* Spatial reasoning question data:
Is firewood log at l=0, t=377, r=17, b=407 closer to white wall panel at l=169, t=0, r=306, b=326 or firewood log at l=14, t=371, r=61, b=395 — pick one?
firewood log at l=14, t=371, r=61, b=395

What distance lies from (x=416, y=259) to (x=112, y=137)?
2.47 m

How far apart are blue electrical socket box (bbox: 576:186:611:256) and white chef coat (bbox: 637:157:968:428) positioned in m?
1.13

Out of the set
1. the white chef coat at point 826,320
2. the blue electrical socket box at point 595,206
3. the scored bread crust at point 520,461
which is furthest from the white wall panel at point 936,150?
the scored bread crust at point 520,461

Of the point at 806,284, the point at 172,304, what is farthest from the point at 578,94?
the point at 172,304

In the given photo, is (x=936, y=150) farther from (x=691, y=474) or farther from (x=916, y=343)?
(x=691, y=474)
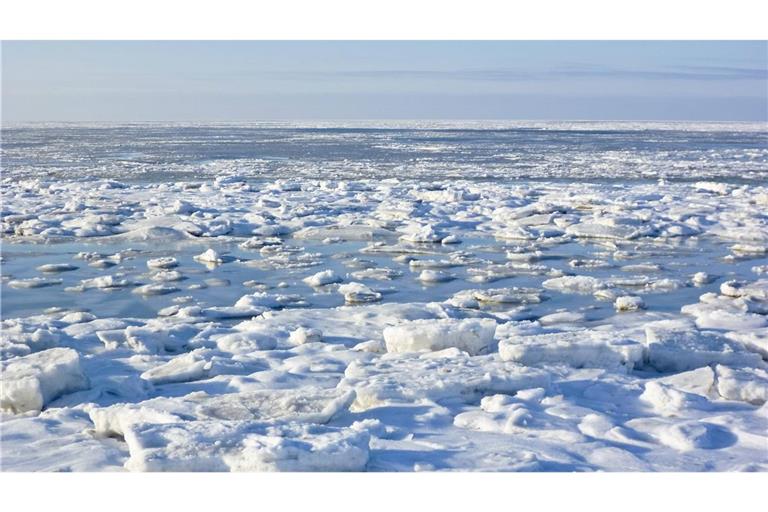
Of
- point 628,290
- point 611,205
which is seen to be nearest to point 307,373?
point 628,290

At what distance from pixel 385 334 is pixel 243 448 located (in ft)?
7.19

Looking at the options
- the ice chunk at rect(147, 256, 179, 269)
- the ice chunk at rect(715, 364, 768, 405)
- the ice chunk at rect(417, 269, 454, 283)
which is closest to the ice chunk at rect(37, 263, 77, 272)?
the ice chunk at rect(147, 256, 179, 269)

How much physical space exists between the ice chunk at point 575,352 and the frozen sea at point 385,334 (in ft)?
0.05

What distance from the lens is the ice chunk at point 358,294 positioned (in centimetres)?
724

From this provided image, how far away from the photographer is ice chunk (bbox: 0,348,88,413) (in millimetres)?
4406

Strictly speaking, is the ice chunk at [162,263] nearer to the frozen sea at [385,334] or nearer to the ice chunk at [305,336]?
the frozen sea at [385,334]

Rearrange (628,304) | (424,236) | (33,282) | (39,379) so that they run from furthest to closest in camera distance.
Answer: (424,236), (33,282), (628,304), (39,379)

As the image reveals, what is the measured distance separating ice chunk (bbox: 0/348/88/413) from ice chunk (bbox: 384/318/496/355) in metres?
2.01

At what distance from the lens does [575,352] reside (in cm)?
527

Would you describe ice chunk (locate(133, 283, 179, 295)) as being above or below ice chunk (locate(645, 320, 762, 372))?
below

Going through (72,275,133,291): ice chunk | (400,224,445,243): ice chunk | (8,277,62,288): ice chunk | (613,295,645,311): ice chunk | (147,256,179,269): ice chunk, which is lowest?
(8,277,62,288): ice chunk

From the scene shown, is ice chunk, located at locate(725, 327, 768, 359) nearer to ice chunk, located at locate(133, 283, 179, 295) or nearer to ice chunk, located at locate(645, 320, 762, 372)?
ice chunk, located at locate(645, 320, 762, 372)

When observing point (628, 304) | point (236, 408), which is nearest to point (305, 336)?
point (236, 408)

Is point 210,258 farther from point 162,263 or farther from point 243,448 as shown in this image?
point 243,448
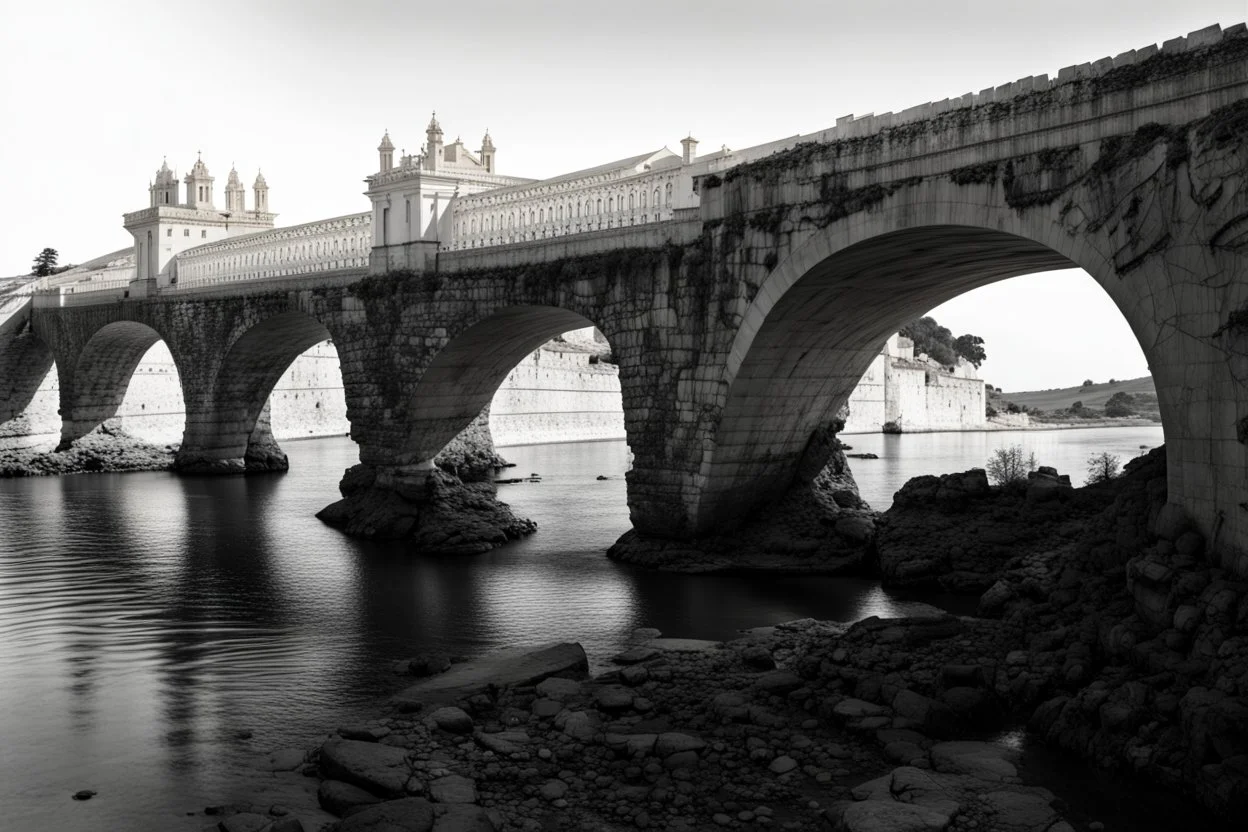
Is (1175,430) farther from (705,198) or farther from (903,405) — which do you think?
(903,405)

* * *

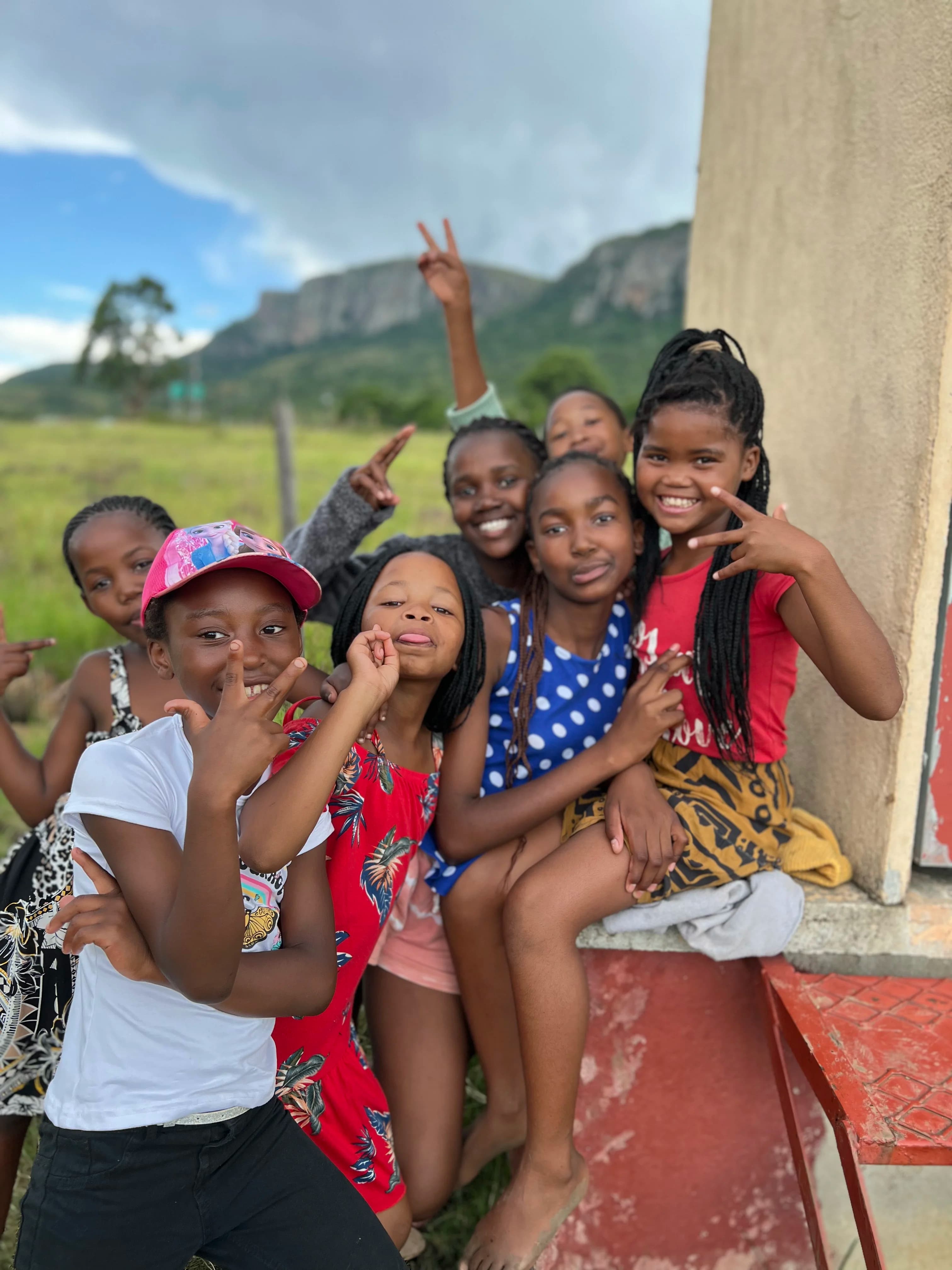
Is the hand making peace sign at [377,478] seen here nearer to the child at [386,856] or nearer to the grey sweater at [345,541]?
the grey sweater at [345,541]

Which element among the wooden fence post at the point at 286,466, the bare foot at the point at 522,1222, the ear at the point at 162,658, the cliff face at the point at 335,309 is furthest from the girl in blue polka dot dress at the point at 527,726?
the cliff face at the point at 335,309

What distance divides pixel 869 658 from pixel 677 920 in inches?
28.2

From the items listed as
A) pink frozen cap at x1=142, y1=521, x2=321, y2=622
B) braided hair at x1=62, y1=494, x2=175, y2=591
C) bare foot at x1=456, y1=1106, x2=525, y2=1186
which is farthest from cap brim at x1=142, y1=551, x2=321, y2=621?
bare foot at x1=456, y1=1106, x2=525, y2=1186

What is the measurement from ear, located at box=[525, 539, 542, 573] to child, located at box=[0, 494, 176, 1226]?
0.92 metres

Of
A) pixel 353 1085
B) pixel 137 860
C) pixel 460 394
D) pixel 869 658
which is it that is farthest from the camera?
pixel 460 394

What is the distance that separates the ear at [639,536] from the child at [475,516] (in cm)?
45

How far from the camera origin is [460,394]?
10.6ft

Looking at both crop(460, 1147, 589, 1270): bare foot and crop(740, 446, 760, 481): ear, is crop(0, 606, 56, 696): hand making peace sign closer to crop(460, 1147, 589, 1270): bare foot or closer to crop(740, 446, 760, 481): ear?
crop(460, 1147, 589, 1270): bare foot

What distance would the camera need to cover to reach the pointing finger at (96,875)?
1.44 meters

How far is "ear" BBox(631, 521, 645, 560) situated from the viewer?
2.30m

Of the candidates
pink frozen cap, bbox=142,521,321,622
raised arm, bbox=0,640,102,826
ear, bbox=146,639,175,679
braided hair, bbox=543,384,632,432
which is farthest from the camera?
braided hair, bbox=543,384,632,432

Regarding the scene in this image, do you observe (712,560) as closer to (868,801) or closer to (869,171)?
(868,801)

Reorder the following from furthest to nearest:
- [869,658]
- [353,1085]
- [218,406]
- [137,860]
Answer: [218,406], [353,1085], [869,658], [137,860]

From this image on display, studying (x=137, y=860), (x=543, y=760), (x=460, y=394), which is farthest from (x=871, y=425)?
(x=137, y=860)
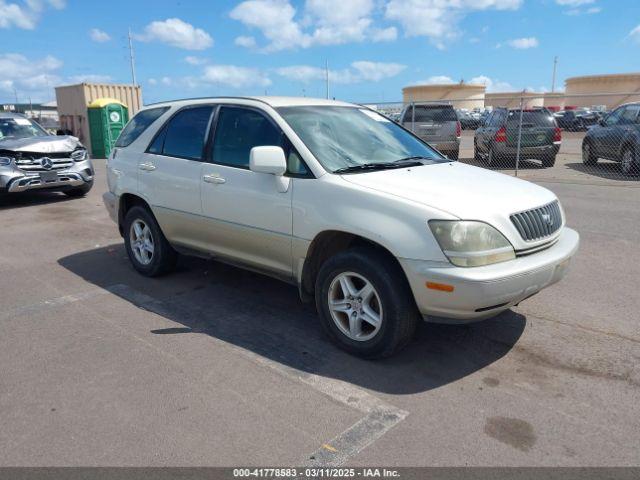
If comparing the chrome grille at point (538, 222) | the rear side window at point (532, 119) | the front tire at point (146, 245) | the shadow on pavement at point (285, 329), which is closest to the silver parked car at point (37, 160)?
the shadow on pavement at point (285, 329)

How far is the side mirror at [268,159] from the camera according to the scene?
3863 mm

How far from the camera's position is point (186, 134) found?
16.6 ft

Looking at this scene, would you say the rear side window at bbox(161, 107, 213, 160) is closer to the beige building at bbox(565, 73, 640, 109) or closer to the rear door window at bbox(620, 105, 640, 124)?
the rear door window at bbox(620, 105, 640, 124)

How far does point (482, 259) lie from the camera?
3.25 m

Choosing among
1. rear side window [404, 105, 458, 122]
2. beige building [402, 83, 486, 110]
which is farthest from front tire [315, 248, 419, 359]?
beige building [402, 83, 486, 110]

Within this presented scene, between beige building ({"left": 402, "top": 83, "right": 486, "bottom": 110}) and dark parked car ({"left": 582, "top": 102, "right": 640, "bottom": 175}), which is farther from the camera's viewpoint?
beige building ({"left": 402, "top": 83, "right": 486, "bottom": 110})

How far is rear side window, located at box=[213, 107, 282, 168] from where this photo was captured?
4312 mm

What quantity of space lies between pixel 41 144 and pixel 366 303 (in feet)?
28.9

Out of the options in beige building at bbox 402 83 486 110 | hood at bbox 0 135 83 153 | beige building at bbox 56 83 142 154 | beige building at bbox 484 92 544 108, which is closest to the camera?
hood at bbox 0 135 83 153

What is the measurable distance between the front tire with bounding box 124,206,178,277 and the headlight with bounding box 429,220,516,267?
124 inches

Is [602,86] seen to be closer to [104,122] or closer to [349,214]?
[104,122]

* PROBLEM REQUIREMENTS: Please format the lines between the one holding "Regarding the scene" and the one holding "Answer: [218,406], [353,1085], [869,658], [137,860]", inclusive, as a JSON list of strings with one string per line and blank lines left out.

* COMPLETED EXERCISE:
[
  "Regarding the scene in this image, do you observe (712,560) as closer to (868,801) or closer to (869,171)?",
  "(868,801)",
  "Reorder the following from furthest to nearest:",
  "- [869,658]",
  "- [353,1085]",
  "- [218,406]",
  "- [137,860]",
  "Answer: [218,406], [353,1085], [869,658], [137,860]"
]